Через несколько недель после моего визита к монаху я получил от него письмо с фотографией. В письме он объяснил, что отправил
Фотография была сделана мне, потому что я, казалось, был довольно заинтересован в практике медитации. На фотографии был изображен небольшой дощатый дом или коттедж с рядом фруктовых деревьев позади него. Монах объяснил в своем письме, что здание было домом управляющего фермой и его семьи в течение многих лет, когда монастырь и его ферма были загородным убежищем семьи, чье богатство основывалось на владении крупнейшей фирмой по поставкам канцелярских товаров в Мельбурне. Монах также объяснил, что здание в течение нескольких лет использовалось монастырем как скит; время от времени тот или иной монах удалялся в здание и жил там в одиночестве одну или несколько недель, посвящая все свое свободное время молитве и медитации.
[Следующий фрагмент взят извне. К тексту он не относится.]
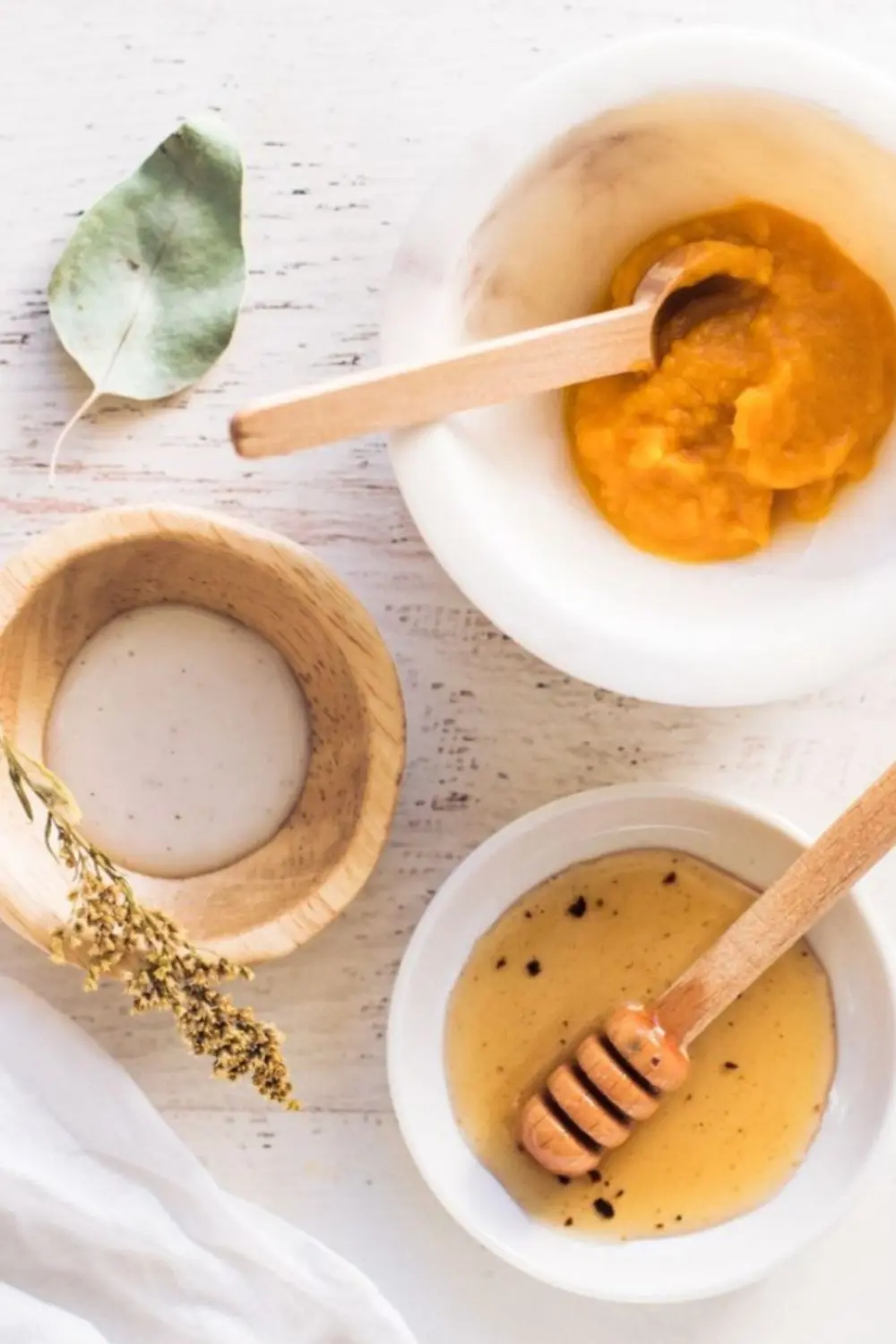bowls of ingredients to make a homemade hydrating pumpkin glow face mask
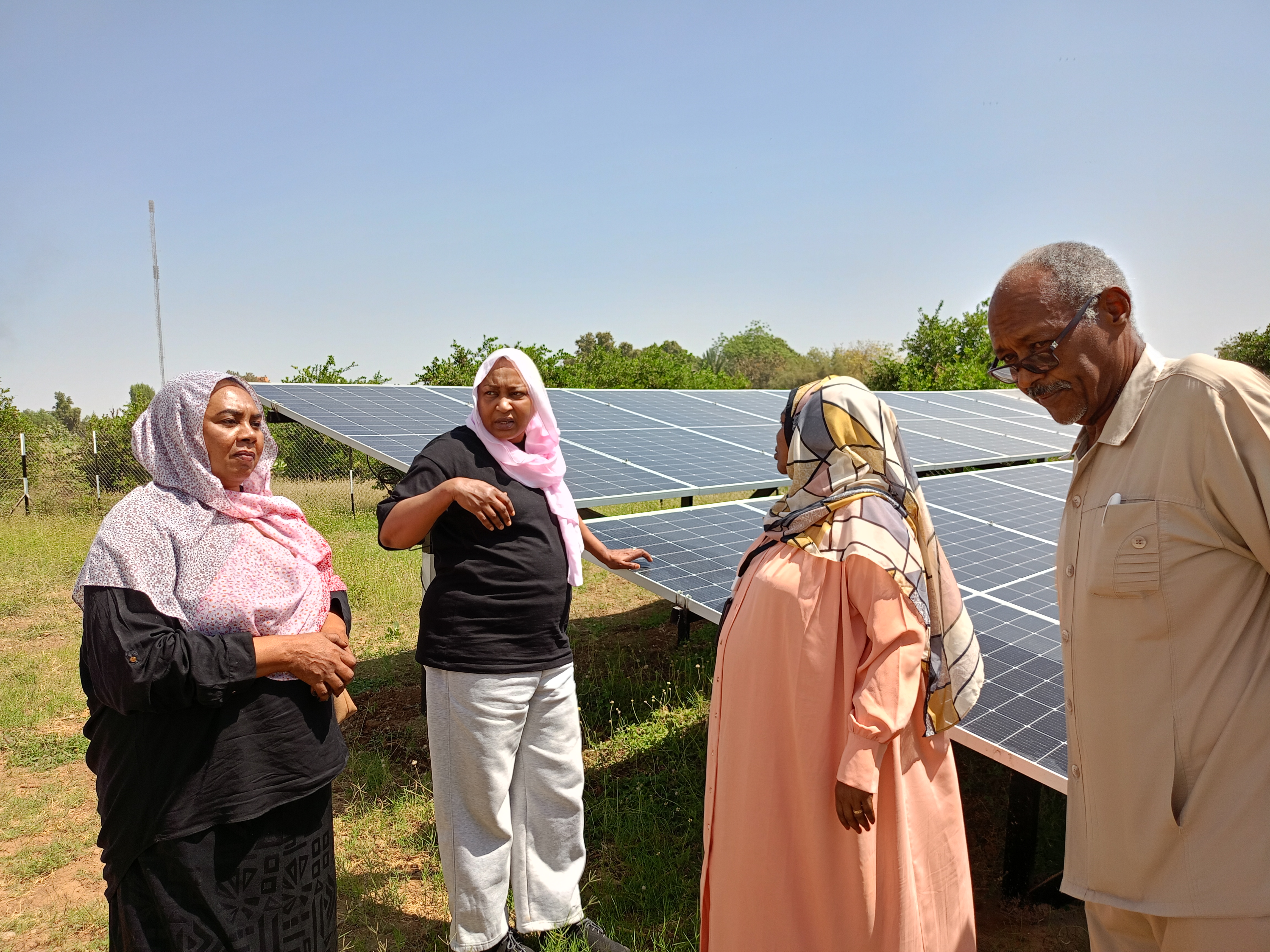 Muna Eltahir, country director for Practical Action in Sudan, talks to community members in Sudan about solar panels which have been installed to help them pump water to irrigate their crops in this undated photo. Practical Action/Handout via Thomson Reuters Foundation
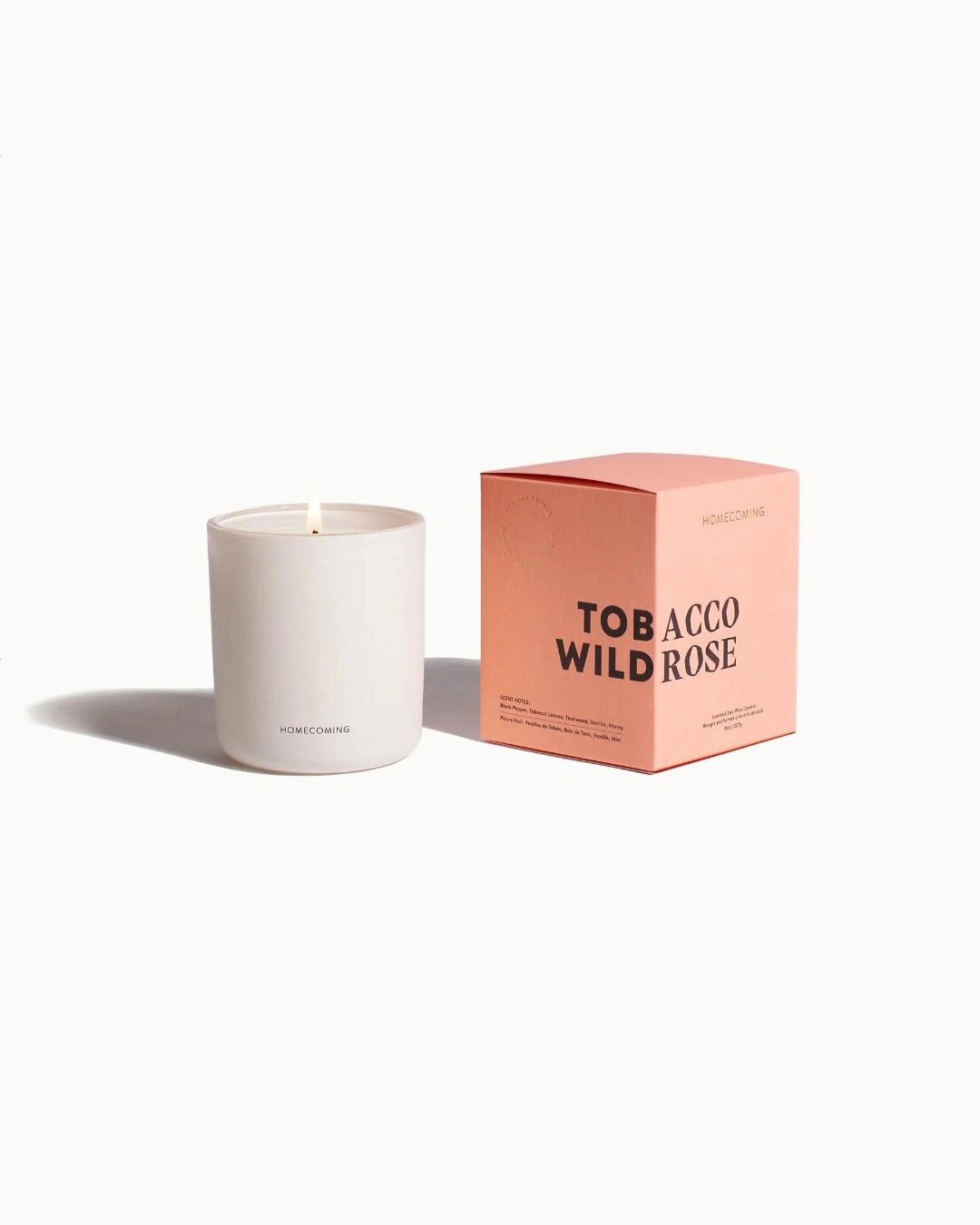 White candle with a pink box labeled 'Tobacco Wild Rose' by Homecoming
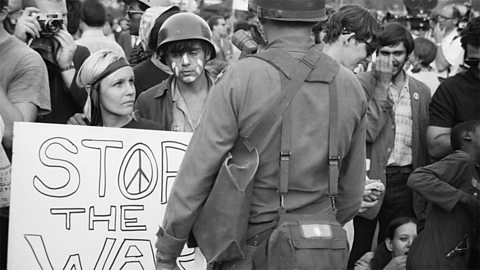 Protesters with placard reading 'Stop the war' and soldiers looking on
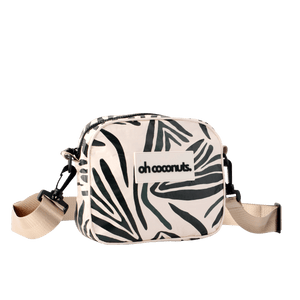 Fern pattern crossbody bag with beige and black straps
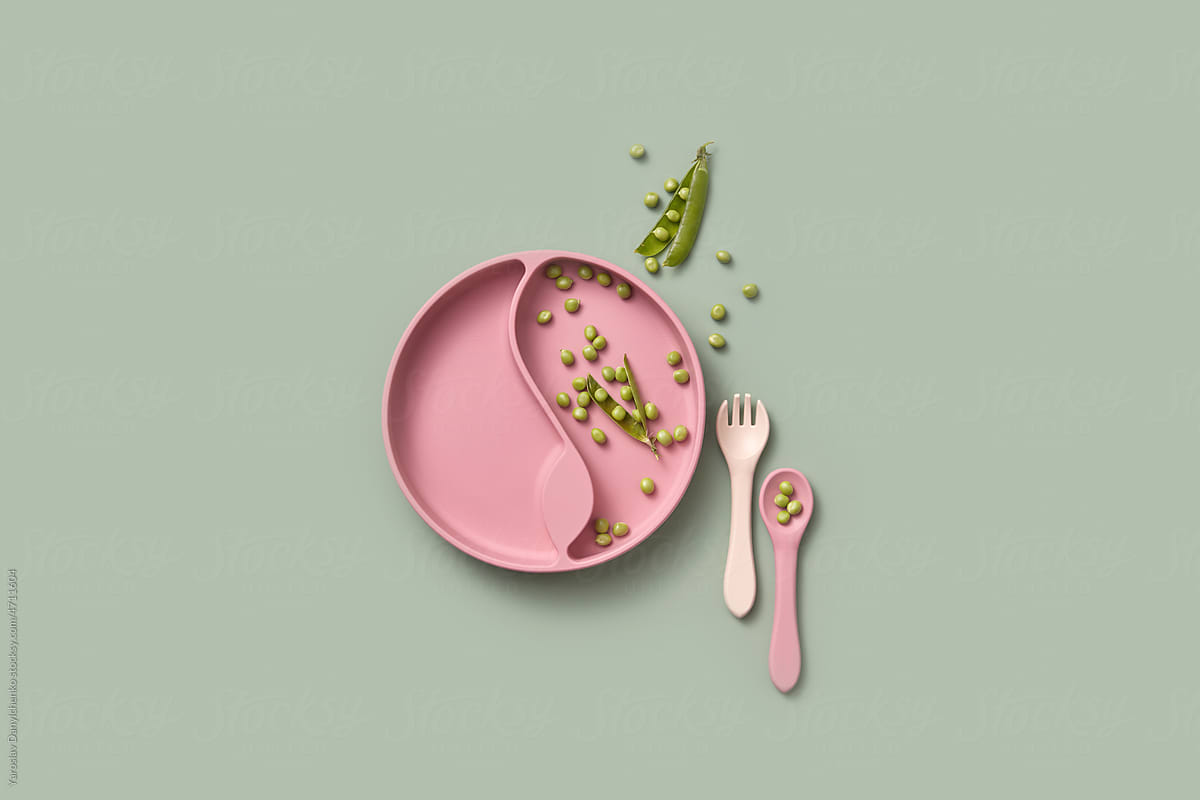 Kid plate with open pea pods, spoon and fork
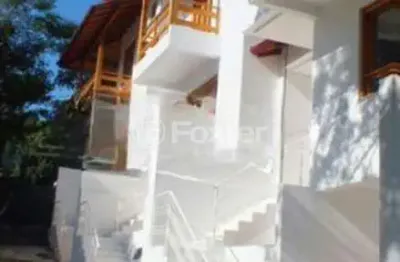 Casa em condomínio fechado com 3 quartos à venda na avenida vicente monteggia, 1669, cavalhada, porto alegre, 131 m2 por r$ 595.000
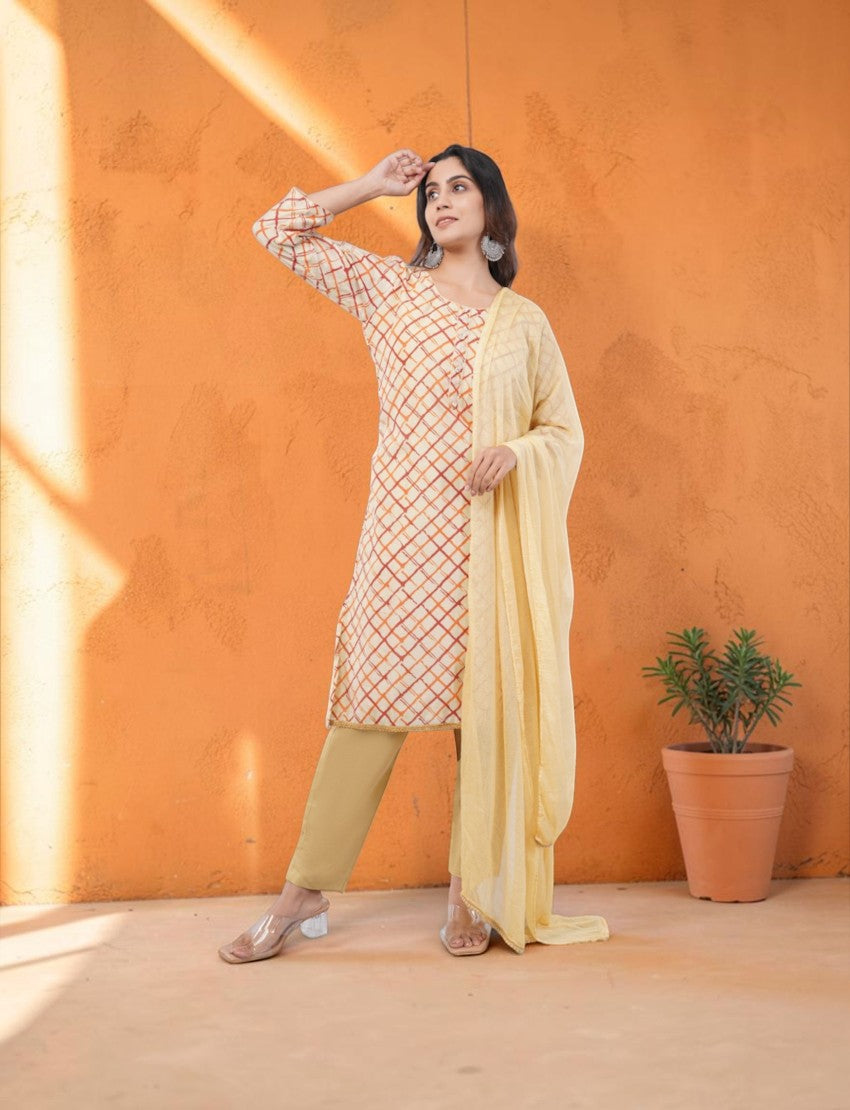 Eelika beige and orange checkered organza salwar suit with 3/4th sleeves, cotton trousers, and a matching dupatta.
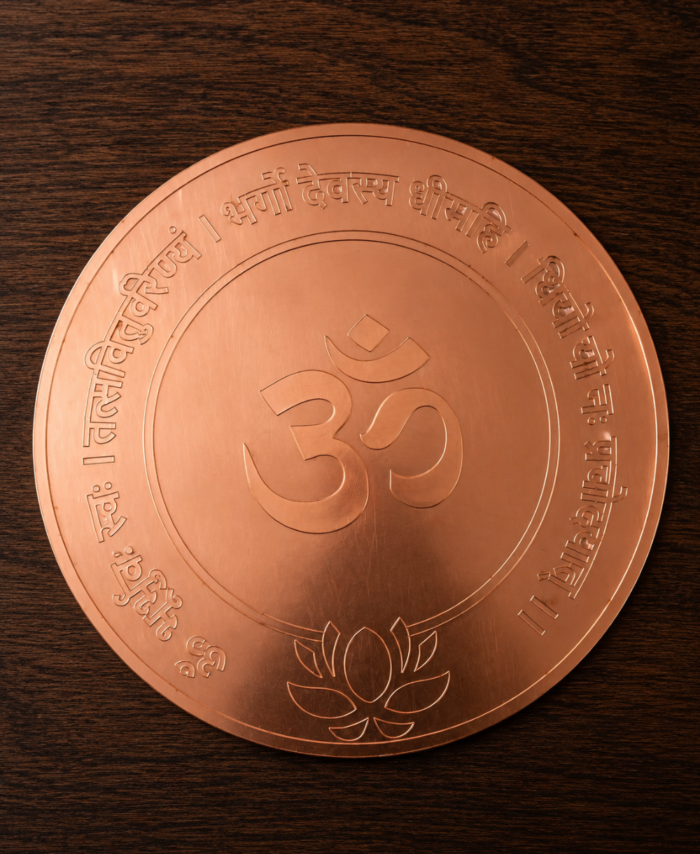 Golden acrylic Gayatri Mantra frame with Om symbol and lotus design for spiritual home décor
Сам монах, как он писал, недавно провел некоторое время в здании.
Прежде чем прочитать письмо, я некоторое время разглядывал фотографию.
До того, как я узнал, что на фотографии изображен скит, я был уверен, что это так называемое жилище сельской школы: коттедж, подобный тем, что строили рядом со многими школами в сельской местности Виктории в первой половине XX века для учителя и его семьи. Глядя на изображение коттеджа, я вспоминал некоторые отрывки из художественного произведения, которые недавно забросил. В этих отрывках главный герой, как сообщалось, предвидел, что однажды откажется от своего призвания; что он перестанет быть холостяком и писать стихи и прозу, станет учителем начальной школы, женится и будет слушать радиотрансляции скачек по субботам после обеда, глядя на преимущественно ровную, поросшую травой местность вокруг школы, словно образы его самых желанных желаний могли угадываться за рядами деревьев вдали.
Я написал монаху, поблагодарив его за фотографию и объяснив, что сейчас слишком занят, чтобы снова навестить его, что было правдой. Затем, месяца через два, когда я, как это часто случалось, зашёл в агентство тотализаторов в пригороде, примыкающем к моему собственному, я увидел монаха в
Он сидел в дальнем углу, читая одно из руководств по форме на стене. Он был одет в повседневную одежду, и я сразу догадался, что он покинул монастырь навсегда, хотя он ни разу не намекнул мне на это. Я почувствовал некоторое разочарование от мысли, что, возможно, больше никогда не побываю в цистерцианском монастыре, но я радушно поприветствовал монаха и узнал, что он действительно покинул монастырь навсегда; что он нашёл стол и жильё у вдовы средних лет всего в нескольких кварталах от того места, где мы сейчас стояли; и что он хотел бы пойти со мной на субботние скачки при первой же возможности.
Когда я в следующую субботу зашёл за монахом, он стоял у дома вдовы, одетый по случаю скачек, с биноклем на плече. Я, как ни странно, неплохо разбираюсь в биноклях и заметил, что монах нес бинокль, который, должно быть, был привезён из Японии почти сорок лет назад. Я спросил его, где он купил этот бинокль. Он без улыбки ответил, что украл его из монастыря за день до своего окончательного отъезда.